*** Begin section ***

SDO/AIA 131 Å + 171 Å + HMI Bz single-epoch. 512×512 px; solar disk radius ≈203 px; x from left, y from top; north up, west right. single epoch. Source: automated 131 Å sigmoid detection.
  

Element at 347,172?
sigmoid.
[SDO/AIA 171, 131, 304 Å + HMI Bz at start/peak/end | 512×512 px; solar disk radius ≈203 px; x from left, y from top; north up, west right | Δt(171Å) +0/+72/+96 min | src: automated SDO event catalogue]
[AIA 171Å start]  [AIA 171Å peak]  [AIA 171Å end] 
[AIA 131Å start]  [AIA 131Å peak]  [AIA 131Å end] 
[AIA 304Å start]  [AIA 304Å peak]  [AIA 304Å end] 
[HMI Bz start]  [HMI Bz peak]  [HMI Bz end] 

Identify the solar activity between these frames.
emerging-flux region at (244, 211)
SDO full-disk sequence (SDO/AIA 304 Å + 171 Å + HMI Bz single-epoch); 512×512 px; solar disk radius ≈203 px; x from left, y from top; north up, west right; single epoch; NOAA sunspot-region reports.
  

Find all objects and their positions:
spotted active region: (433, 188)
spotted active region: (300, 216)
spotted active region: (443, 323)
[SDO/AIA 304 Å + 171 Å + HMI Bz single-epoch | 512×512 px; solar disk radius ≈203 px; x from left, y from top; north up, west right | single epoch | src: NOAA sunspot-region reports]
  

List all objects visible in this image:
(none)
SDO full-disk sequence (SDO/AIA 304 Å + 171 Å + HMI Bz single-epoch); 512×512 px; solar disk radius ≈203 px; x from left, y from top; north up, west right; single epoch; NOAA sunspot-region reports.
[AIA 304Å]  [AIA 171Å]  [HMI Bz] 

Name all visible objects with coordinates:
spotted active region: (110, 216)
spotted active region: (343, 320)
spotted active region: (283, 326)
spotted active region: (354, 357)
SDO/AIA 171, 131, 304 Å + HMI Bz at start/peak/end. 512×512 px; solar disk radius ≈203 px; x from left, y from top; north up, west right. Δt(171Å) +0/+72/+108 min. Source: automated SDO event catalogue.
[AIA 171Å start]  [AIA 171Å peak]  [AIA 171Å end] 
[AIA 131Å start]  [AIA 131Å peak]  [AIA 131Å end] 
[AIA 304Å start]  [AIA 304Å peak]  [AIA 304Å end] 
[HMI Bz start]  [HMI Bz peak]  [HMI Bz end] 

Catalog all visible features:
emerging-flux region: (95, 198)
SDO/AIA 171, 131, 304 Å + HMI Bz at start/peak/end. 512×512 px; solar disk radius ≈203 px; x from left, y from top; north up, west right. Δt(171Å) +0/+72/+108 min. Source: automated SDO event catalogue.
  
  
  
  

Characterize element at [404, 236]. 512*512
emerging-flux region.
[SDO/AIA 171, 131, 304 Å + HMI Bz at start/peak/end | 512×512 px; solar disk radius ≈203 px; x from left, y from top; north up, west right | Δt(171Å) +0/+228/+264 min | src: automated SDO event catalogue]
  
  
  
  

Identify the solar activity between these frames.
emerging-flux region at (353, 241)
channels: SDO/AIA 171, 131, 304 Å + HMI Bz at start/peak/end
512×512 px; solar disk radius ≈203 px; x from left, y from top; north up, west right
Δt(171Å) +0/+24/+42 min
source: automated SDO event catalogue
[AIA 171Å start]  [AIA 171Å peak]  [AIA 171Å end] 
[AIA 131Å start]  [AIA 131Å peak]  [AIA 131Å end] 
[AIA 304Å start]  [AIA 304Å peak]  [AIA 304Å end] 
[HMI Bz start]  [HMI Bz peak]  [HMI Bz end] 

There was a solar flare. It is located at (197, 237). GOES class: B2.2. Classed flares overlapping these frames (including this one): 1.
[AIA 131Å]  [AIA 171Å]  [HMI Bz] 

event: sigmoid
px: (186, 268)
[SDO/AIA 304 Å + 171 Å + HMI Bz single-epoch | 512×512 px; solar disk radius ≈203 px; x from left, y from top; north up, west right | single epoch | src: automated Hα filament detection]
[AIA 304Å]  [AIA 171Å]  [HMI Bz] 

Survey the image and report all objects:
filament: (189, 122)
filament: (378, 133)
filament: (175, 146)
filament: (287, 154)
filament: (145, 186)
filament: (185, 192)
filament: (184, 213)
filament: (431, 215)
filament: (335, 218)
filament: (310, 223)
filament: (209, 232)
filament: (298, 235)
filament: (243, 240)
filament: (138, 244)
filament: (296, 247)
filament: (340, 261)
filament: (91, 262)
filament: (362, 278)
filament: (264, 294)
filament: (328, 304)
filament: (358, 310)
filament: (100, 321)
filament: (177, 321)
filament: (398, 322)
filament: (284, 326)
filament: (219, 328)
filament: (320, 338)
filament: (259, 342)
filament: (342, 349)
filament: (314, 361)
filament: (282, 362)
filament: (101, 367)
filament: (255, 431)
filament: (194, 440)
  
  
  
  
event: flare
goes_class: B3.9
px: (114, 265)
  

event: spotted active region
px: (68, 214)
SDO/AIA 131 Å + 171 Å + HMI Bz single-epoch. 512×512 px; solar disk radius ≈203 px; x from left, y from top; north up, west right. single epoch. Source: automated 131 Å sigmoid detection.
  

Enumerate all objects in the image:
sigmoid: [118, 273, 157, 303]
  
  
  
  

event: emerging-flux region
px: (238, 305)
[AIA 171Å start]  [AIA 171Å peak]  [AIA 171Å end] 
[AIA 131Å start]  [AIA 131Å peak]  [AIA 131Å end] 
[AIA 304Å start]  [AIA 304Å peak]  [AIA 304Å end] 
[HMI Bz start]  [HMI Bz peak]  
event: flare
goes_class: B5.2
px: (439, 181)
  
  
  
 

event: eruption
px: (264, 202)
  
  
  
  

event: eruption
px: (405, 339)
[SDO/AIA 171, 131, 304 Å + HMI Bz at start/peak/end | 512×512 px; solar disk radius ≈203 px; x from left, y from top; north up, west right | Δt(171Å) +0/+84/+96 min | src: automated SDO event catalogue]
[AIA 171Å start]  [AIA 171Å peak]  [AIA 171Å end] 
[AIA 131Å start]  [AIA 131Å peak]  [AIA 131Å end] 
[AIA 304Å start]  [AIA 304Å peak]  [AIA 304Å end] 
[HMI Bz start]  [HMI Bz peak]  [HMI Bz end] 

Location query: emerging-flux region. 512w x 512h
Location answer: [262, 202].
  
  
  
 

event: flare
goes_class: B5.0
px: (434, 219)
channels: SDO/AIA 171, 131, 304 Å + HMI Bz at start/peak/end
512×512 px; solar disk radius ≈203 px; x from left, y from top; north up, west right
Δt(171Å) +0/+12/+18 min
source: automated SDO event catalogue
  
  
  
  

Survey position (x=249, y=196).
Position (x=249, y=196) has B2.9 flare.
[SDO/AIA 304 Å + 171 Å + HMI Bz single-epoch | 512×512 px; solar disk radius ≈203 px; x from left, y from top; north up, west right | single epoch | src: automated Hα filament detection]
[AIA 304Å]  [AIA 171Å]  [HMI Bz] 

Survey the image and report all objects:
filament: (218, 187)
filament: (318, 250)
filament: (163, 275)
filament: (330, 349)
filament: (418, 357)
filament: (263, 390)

*** End section ***

* [Aim of the exercise]:
Copy range, inclusive: the line holding "event: spotted active region" to the line holding "Position (x=249, y=196) has B2.9 flare.". Reproduce exactly those lines of the records above and no others.

* [Reply]:
event: spotted active region
px: (68, 214)
SDO/AIA 131 Å + 171 Å + HMI Bz single-epoch. 512×512 px; solar disk radius ≈203 px; x from left, y from top; north up, west right. single epoch. Source: automated 131 Å sigmoid detection.
  

Enumerate all objects in the image:
sigmoid: [118, 273, 157, 303]
  
  
  
  

event: emerging-flux region
px: (238, 305)
[AIA 171Å start]  [AIA 171Å peak]  [AIA 171Å end] 
[AIA 131Å start]  [AIA 131Å peak]  [AIA 131Å end] 
[AIA 304Å start]  [AIA 304Å peak]  [AIA 304Å end] 
[HMI Bz start]  [HMI Bz peak]  
event: flare
goes_class: B5.2
px: (439, 181)
  
  
  
 

event: eruption
px: (264, 202)
  
  
  
  

event: eruption
px: (405, 339)
[SDO/AIA 171, 131, 304 Å + HMI Bz at start/peak/end | 512×512 px; solar disk radius ≈203 px; x from left, y from top; north up, west right | Δt(171Å) +0/+84/+96 min | src: automated SDO event catalogue]
[AIA 171Å start]  [AIA 171Å peak]  [AIA 171Å end] 
[AIA 131Å start]  [AIA 131Å peak]  [AIA 131Å end] 
[AIA 304Å start]  [AIA 304Å peak]  [AIA 304Å end] 
[HMI Bz start]  [HMI Bz peak]  [HMI Bz end] 

Location query: emerging-flux region. 512w x 512h
Location answer: [262, 202].
  
  
  
 

event: flare
goes_class: B5.0
px: (434, 219)
channels: SDO/AIA 171, 131, 304 Å + HMI Bz at start/peak/end
512×512 px; solar disk radius ≈203 px; x from left, y from top; north up, west right
Δt(171Å) +0/+12/+18 min
source: automated SDO event catalogue
  
  
  
  

Survey position (x=249, y=196).
Position (x=249, y=196) has B2.9 flare.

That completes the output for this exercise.